Peki, bunca rezaletin sorumlusu kim? Birinci sırayı Kemal Kılıçdaroğlu kimseye vermiyor. Sessizce pusuda durması, kayıtsızlığı ve sorumluluk almayan tavrı ile olayda büyük payı var. İkinci sırada Gürsel Tekin, yılların siyasetçisi, polisin koruması altında kayyumluk koltuğuna oturmak için büyük heyecan duyuyor. Diğer yandan Rasim Ozan Kütahyalı’nın geçtiğimiz mart ayında CHP’ye operasyon yapılacağını ve Gürsel Tekin’in kayyum atanacağını açıklaması, iktidarla koordineli çalışıldığını gösteriyor.

Kişilerin ötesinde, asıl ibretlik durum şudur: Demokrasi adıyla anılan ama demokrasiyle ilgisi olmayan bir rejimde yaşıyoruz.
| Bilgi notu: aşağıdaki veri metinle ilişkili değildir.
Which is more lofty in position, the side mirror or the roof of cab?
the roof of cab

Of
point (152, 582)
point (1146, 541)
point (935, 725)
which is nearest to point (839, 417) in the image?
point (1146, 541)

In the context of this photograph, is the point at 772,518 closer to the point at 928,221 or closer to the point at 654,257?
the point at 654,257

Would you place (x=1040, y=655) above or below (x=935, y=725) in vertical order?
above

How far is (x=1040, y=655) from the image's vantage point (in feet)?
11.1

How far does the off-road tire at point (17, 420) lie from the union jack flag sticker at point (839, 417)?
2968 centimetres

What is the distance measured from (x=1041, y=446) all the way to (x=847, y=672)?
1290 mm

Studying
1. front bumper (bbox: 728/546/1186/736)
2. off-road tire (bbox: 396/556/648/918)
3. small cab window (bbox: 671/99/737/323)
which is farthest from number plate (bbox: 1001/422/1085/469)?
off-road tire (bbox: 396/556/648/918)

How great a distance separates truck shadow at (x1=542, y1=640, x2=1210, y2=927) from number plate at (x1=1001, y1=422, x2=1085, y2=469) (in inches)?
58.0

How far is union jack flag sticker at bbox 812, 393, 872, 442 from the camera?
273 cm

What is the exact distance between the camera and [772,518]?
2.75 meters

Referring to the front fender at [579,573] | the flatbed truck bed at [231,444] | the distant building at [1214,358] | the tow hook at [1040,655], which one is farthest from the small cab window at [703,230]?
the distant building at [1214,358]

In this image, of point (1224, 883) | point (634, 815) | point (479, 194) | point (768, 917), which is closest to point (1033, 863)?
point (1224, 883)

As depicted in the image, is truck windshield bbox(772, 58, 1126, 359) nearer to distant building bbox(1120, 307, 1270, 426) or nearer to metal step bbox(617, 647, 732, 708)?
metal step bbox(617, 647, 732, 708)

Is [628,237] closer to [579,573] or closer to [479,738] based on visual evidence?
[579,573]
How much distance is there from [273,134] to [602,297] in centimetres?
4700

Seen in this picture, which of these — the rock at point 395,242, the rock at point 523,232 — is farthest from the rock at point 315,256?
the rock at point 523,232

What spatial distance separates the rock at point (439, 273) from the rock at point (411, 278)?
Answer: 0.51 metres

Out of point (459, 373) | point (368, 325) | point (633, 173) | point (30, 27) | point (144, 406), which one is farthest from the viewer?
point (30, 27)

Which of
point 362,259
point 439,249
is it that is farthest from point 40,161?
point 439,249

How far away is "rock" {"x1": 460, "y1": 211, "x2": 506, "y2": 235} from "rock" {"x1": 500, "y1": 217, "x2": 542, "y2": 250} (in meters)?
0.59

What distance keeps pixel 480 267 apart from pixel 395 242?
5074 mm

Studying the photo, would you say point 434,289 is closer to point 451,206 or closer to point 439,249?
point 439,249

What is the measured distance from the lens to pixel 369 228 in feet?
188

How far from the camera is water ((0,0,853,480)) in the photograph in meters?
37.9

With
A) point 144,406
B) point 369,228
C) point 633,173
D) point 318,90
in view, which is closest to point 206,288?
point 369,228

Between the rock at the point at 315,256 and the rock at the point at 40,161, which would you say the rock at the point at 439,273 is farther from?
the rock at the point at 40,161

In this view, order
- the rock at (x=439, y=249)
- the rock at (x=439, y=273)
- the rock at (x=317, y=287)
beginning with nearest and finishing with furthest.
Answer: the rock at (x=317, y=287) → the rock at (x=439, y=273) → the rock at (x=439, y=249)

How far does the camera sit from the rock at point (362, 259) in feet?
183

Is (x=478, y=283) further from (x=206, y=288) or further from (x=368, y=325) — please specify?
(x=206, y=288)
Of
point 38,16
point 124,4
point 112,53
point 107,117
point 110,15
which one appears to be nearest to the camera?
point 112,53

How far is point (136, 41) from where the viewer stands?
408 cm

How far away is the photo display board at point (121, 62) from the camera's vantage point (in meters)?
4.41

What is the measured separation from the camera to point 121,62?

Muhalefete benzeyen ama muhalif olmayan siyasetçilerle kuşatılmış bir toplumuz. Burada bir fıkrayı anmadan geçemeyeceğim:

Kurt, yavrusuna hayat dersi veriyormuş. Sürüyü göstermiş:
“Bak oğlum, şu koyunlar kolay avdır, eti de lezzetlidir.” Yavru kurt çobanı sorunca, baba kurt uyarmış:
“Ondan uzak dur, elindeki değnek canımızı yakar.” Sonra yavru kurt köpeği görmüş:
“Peki bu bize benzeyen ne yapar?” diye sormuş. Baba kurt derin bir iç çekmiş:
“Ah yavrum ah… İşte bizi en çok perişan eden, bize benzeyip de bizden olmayandır.”

İşte tam da bu yüzden değerli dostlar, Gürsel Tekin’in “kayyumluk kahramanlığı” aslında bize benzeyip bizden olmayanların hikâyesidir.
Bize benzeyenlerden değil, gerçekten bizden olanlardan yana durmadıkça, ne yazık ki bu kara mizah hiç bitmeyecek!